* **課題 A**:
山口牧生の石彫についての本文と、次の(i)〜(iii)が合っているかを答えてください。それぞれ「はい」か「いいえ」で答え、決め手になった本文の言葉をそのまま引用してください。
(i) 《石の中》は、黒御影石の表面にベンガラを施した石彫である。
(ii) 山口牧生の石彫は、建物のまわりに計10組置かれている。
(iii) 舟の形にくり抜かれた内側は、作者自身の身長に合わせて彫られている。
* **課題 B**:
山口牧生の石彫についての本文によると、建物周辺に置かれた作品の中には、何年度の中原悌二郎賞の受賞作が含まれていますか。
* **課題 C**:
山口牧生の石彫についての本文を、最後の文のあとから書き継いでください。

* **本文**:
'''

常設展

山口牧生

パラミタガーデンの枯れ山水に配されたボート型の彫刻《石の中》は、「自然に近く、自然のままに」を生涯貫いた山口牧生が自らの柩をイメージして制作したものです。黒御影石の表面にベンガラを施した石彫は、静かな力を放ちながら、山野草が彩る里山と絶妙な調和を見せています。
山口牧生の石彫は、1983年度中原悌二郎賞受賞作を含む計7組が建物周辺に設置されています。

山口牧生[石の中] 山口牧生[くむかたち]
[ 石の中 ]
パラミタガーデン

具体的な物の形を作り出すことの少ない山口牧生の作品の中では、異色ともいえる作品ですが、独特の手彫り感を残した御影石の処理とベンガラによる着彩は、山口の作品に特有の静謐感を漂わせています。舟方にくり貫かれた内側は山口自身の身長に合わせて彫られており、作者はこれに乗って彼岸に渡るのだと話したと言われます。

'''

* **表示データ**:
'''

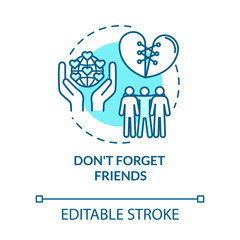 Dont forget friends concept icon. Friendship tips. Spending time with mates. Being loyal and reliable idea thin line illustration. Vector isolated outline RGB color drawing. Editable stroke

'''

* **解答 A**:
(i) はい。「黒御影石の表面にベンガラを施した石彫は」
(ii) いいえ。「計7組が建物周辺に設置されています」
(iii) はい。「山口自身の身長に合わせて彫られており」

* **解答 B**:
1983年度です。

* **解答 C**:
[石の中 ]
第6室

「小嶋三郎一の部屋」に《石の中》が、生前の山口自身の希望により設置されています。


アーティストプロフィール

1927年生まれ。京都大学文学部哲学科美学美術史専攻卒業。その後、実際にものが作りたくなり、定時制高校に教師として勤務するかたわら、昼間は大阪市立美術研究所に通い彫刻を学びました。次第に石にひかれ、大阪と京都の境、能登黒と呼ばれる黒御影石の採掘場の片隅にアトリエをもち、石に向き合う日々のなかで、黒御影石の表面にベンガラを施すという独自の表現方法を築きました。「環境造形Q」を結成し、メンバーとともに野外彫刻を全国各地に制作。神戸市須磨離宮公園現代彫刻展、日本現代彫刻展など受賞多数。展覧会多数。2001年春、西宮市大谷記念美術館で開催された大回顧展「山口牧生展―自然に近く―」の半年後の12月に亡くなりました。享年74歳。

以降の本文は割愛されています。